> _Exercise tasks_:
1 – Using the news item on antibiotic-treated chicken, decide whether each statement agrees with it: (a) Senator Hillary Rodham Clinton offered the amendment; (b) the Food and Drug Administration has already banned fluoroquinolones in poultry; (c) Perdue has committed to stop using fluoroquinolones in its chickens. Answer yes or no for each, and quote the deciding words of the news item.
2 – According to the news item on antibiotic-treated chicken, what position does Tamar Barlam hold?
3 – Copy the part of the news item on antibiotic-treated chicken that opens with the words containing "Senate Bars School" and closes with "passed last night.", swapping in "House" wherever "Senate" appears.

> _Excerpted text_:
□ □ □ □ □ □ □

Senate Bars School Lunch Program from Purchasing Chickens Treated with Cipro-like Drugs
November 7, 2003
The United States Senate approved a measure that would prohibit the Department of Agriculture (USDA) from purchasing chickens for the school lunch program that have been treated with the cipro-like antibiotics known as fluoroquinolones. The amendment to the 2004 Agriculture appropriations bill, offered by Senator Hillary Rodham Clinton (D-NY), is the first time the Senate has addressed the overuse of medically important antibiotics in agriculture. The Agriculture bill passed last night.
Fluoroquinolones are doctors’ first choice in treating severe food poisoning in humans. The Food and Drug Administration has proposed to withdraw the use of fluoroquinolones in poultry because it contributes to increasing numbers of people becoming infected with bacteria that are resistant to antibiotics.
“Children are at a greater risk to suffer from food poisoning and infections from antibiotic resistant bacteria,” said Tamar Barlam, M.D., director of the antibiotic resistance project at the nonprofit Center for Science in the Public Interest (CSPI). “Even McDonald’s and Wendy’s have forced their suppliers to phase out fluoroquinolones. There’s no reason that school lunch program should lag behind the fast-food industry on this important public health issue.”
Several major chicken producers like Tyson, Gold Kist, and Perdue have committed to stop using fluoroquinolones in their chickens. Legislation offered by Representative Sherrod Brown (D-OH) would also prohibit USDA from buying fluoroquinolone-treated chicken for the school lunch program.

□ □ □ □ □ □ □

> _Data for review_:
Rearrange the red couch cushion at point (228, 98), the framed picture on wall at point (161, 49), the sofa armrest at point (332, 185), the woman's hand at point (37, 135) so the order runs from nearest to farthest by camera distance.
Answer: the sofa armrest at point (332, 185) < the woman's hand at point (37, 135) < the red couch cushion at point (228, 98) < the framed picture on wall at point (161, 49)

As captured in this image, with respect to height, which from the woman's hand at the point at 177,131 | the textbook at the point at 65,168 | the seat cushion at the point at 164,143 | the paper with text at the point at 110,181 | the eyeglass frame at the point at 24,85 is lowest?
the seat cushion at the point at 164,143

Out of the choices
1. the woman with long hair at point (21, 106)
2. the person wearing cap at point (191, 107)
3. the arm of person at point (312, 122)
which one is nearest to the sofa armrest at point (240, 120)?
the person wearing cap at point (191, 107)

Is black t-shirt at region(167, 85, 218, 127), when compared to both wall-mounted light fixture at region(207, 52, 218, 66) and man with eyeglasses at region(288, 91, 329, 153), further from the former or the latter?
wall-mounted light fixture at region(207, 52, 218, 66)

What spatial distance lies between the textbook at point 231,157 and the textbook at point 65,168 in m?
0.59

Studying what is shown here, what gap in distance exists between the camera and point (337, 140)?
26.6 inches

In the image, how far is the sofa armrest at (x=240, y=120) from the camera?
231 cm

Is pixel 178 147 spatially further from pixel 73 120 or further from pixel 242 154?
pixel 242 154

□ □ □ □ □ □ □

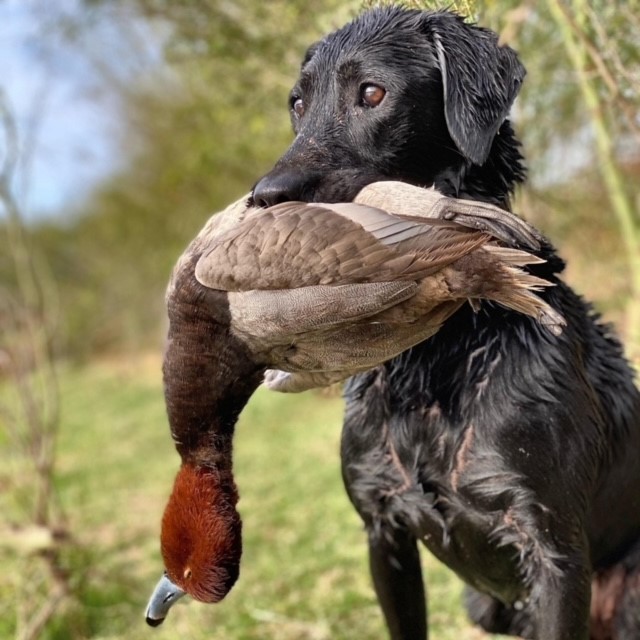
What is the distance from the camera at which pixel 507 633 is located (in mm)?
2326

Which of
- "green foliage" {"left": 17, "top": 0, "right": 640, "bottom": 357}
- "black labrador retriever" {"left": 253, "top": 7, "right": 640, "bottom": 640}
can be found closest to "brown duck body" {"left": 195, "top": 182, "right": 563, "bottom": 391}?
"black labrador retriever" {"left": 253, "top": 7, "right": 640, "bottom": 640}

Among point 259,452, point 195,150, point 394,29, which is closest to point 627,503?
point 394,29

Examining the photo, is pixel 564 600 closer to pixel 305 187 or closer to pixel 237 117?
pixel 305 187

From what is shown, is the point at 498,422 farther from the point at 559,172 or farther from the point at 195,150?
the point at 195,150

□ □ □ □ □ □ □

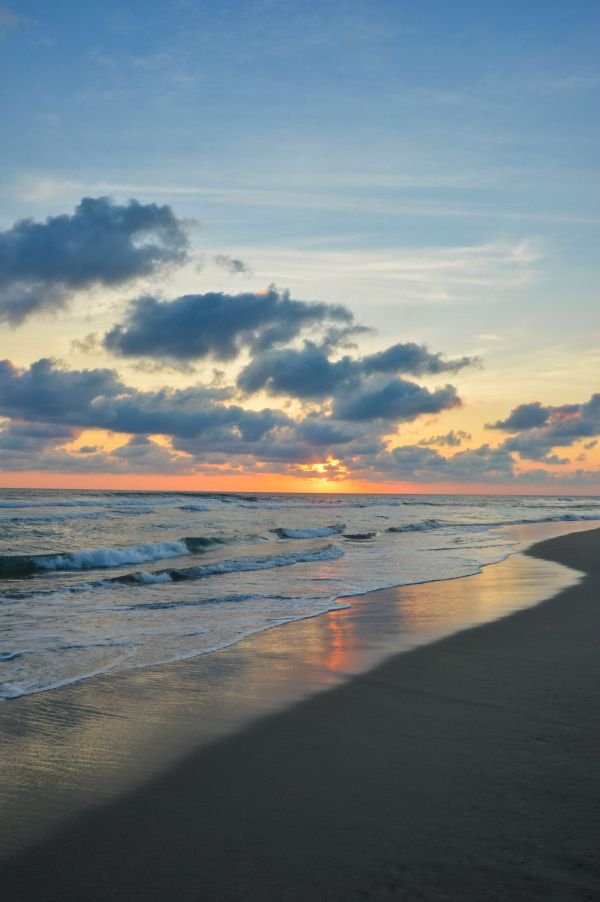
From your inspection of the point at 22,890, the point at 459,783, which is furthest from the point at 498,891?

□ □ □ □ □ □ □

> _Solution list_:
1 –
(a) Yes: "offered by Senator Hillary Rodham Clinton (D-NY)"
(b) No: "The Food and Drug Administration has proposed to withdraw the use of fluoroquinolones in poultry"
(c) Yes: "Several major chicken producers like Tyson, Gold Kist, and Perdue have committed to stop using fluoroquinolones in their chickens."

2 – Tamar Barlam is director of the antibiotic resistance project at the nonprofit Center for Science in the Public Interest (CSPI).

3 –
House Bars School Lunch Program from Purchasing Chickens Treated with Cipro-like Drugs
November 7, 2003
The United States House approved a measure that would prohibit the Department of Agriculture (USDA) from purchasing chickens for the school lunch program that have been treated with the cipro-like antibiotics known as fluoroquinolones. The amendment to the 2004 Agriculture appropriations bill, offered by Senator Hillary Rodham Clinton (D-NY), is the first time the House has addressed the overuse of medically important antibiotics in agriculture. The Agriculture bill passed last night.